During most of the 20-plus-year history of 3-D printing, "cheap" has been a distant vision, with industrial rapid-prototyping machines going for anywhere from US $15 000 to over $1 000 000. That number started to drop precipitously in 2007, with 3-D–printer designs from RepRap and Fab@Home that could be built for $500 to $2000 in materials (depending on what materials you wanted to print and how good you were at scrounging parts). This spring, 2-D printer giant Hewlett-Packard jumped on the moderate-price bandwagon, announcing it would introduce HP-branded 3-D printers (actually built by Stratasys) in Europe for 13 500, or about $17 500.

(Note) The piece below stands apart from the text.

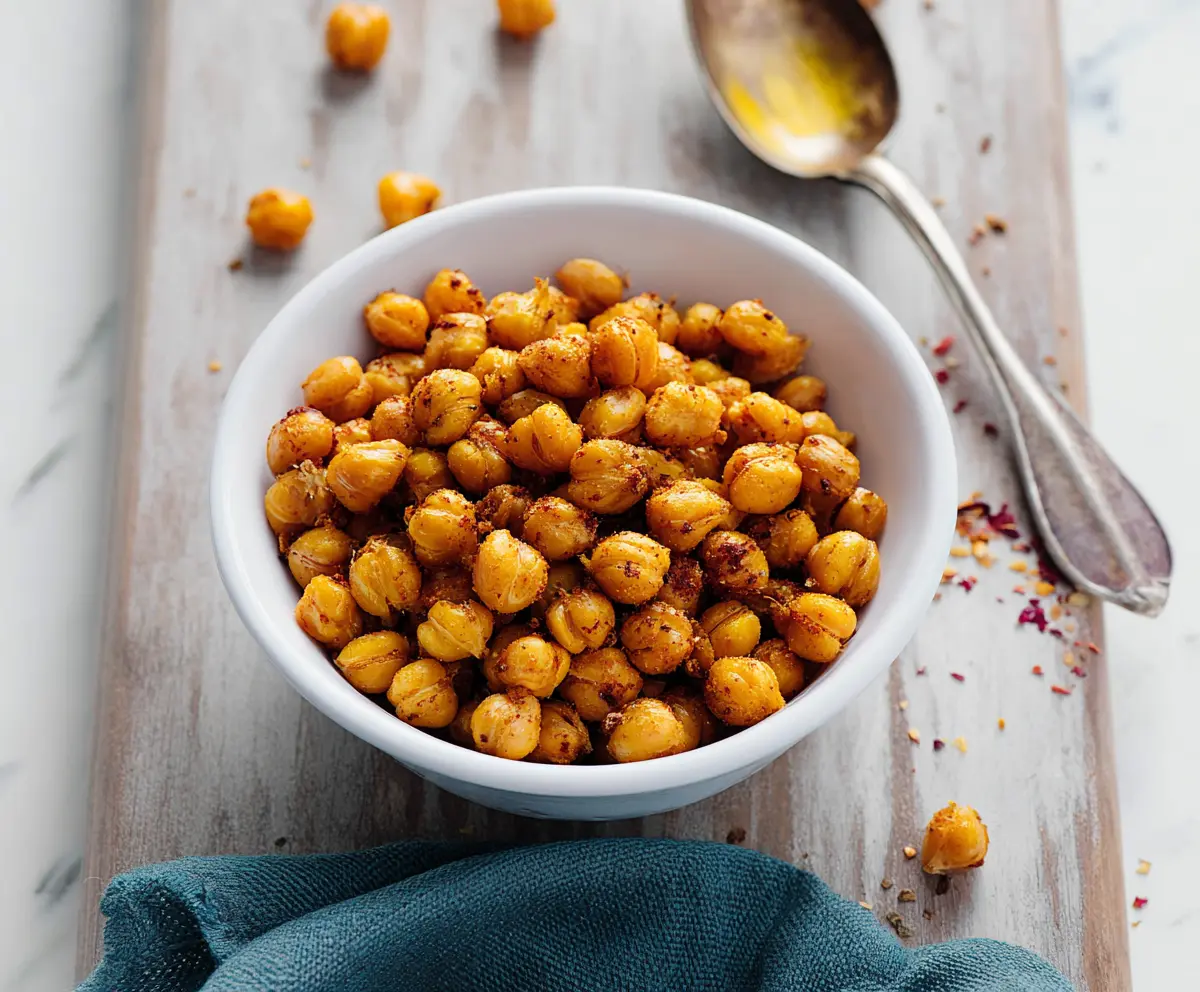 Crispy roasted chickpeas seasoned with spices, perfect healthy snack option.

If the price of a new compact car is more than you or your boss would like to spend, New York City start-up Makerbot Industries offers a small RepRap-derived printer kit for about $900. British RepRap parts supplier Bits From Bytes sells parts for a rather larger, reportedly more reliable unit for £750 (about $1200) and offers fully assembled machines for $3000 and up.

But what are these machines actually good for? PR representatives for HP and Stratasys make it clear that their new machines are for mechanical engineers and designers to make mock-ups and prototypes of new ideas (and for educators teaching the next generation, who will likely work in a world where 3-D fabrication is commonplace), but not for consumers: Despite HP's reputation for building high-end consumer printers, this is not one of them.

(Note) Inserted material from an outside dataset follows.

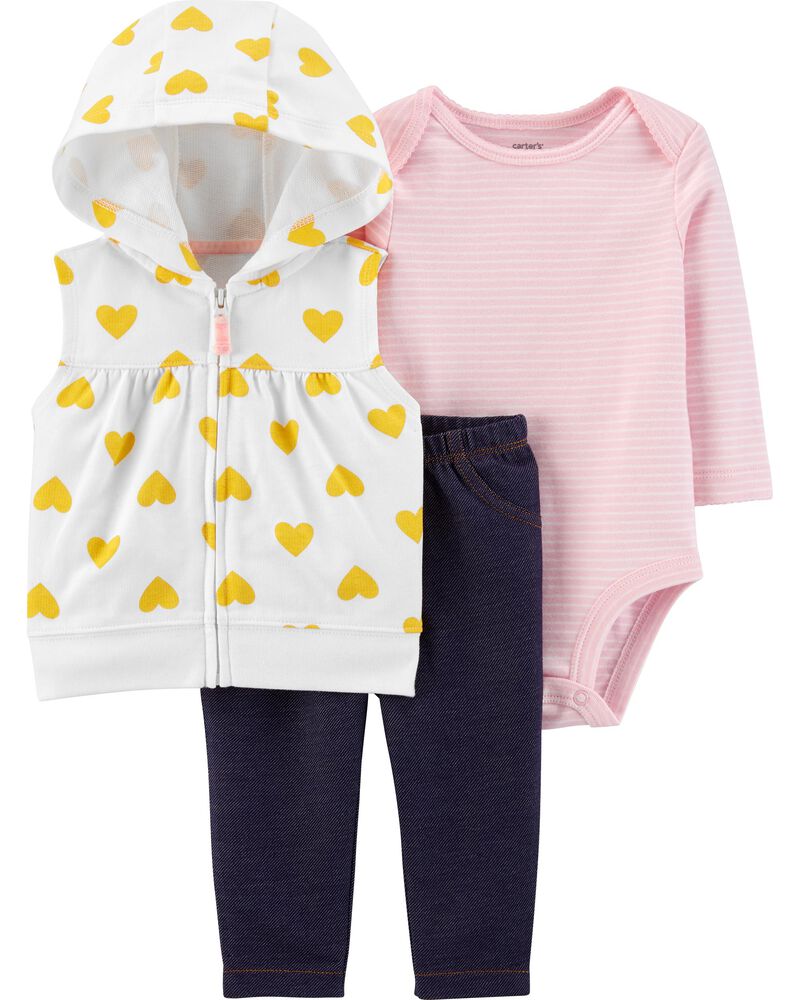 Carters Girls 12M-12 3-Piece Super Ready Pajama Set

And although the fully assembled machines have established a strong reputation for reliability, do-it-yourselfers must beware the 3-D equivalent of the paper jam, which often involves scattered blobs of solidified plastic, smoking circuit boards, or half-melted motor mounting brackets. Internet forums and builder blogs are full of stories about hours spent rebuilding extruders, days tweaking the alignment of build platforms, and nights rewriting the software that "slices" designs into layers that can be built up on top of one another without drooping or warping or overtaxing a printer's tiny CPU. There is even a cottage industry of higher-strength spare parts for the kit components that are most likely to fail. If atoms are indeed the new bits, as the futurati have declared, then consider what the world will be like when mechanical objects are as buggy as the typical piece of software.

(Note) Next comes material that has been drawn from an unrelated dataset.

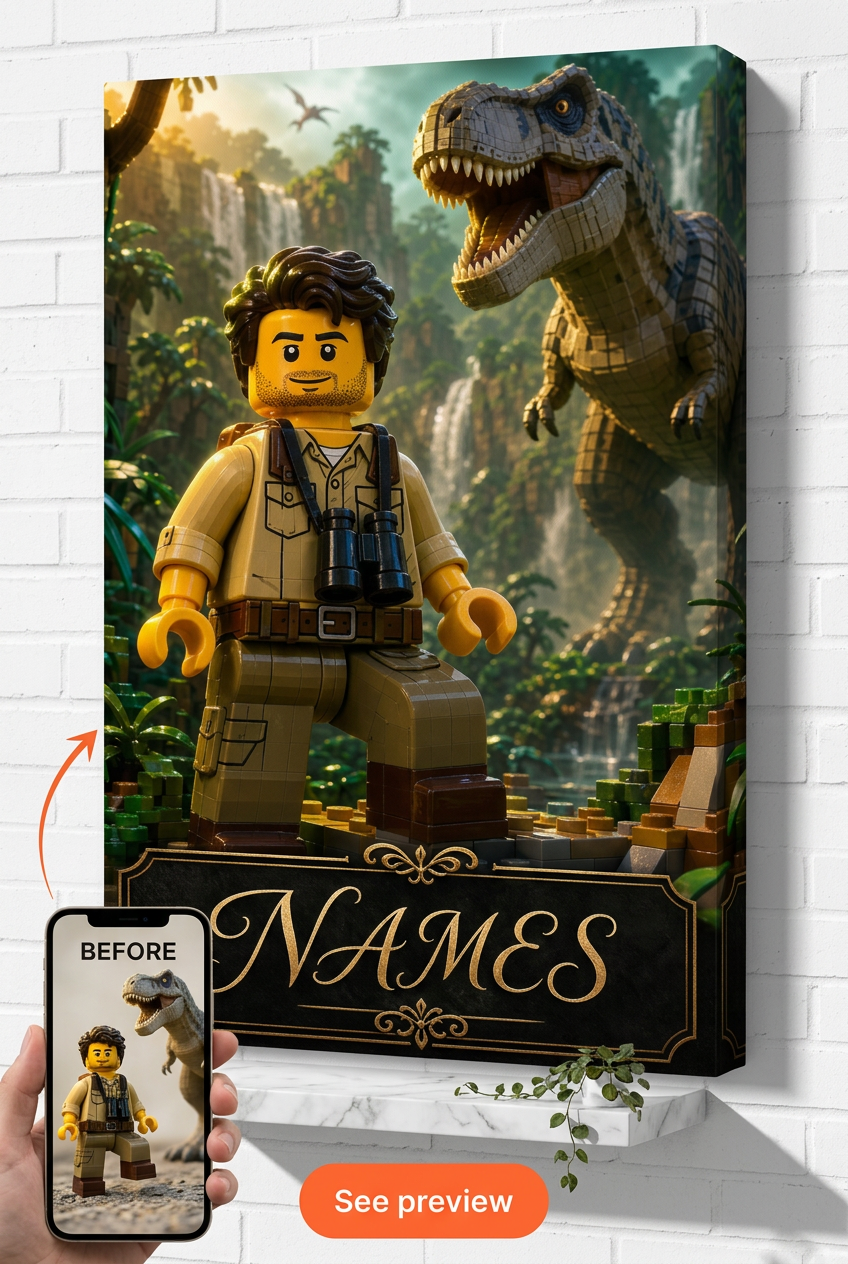Custom Brick Minifigure Jurassic Explorer Portrait from Photo | Personalized Gift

Indeed, at the hacker level, the most popular print runs seem to be 3-D printer parts. If you want something built for use, you might have better luck shipping your design to one of the rapid-fabrication services that have sprung up all over the world.

But Ian Adkins, technical director of Bits From Bytes, views things a little differently: Engineers, hackers, and educators have purchased thousands of the company's kits—initial production of the new fully assembled model is fully spoken for—and he is happy to report that at least some of his customers are building actual products as well as prototypes and models. If your annual production of any particular plastic bit is only a few hundred pieces, he says, the cost of a 3-D printer can be a fraction of the setup costs for machining or injection molding.

And if tinkering is part of the attraction, you'll join thousands of other hackers who are getting the design of extruders, construction platforms, structural frames, controller boards, and other parts just right. Yours could be the innovation that makes cheap fabrication a turnkey process for the rest of us.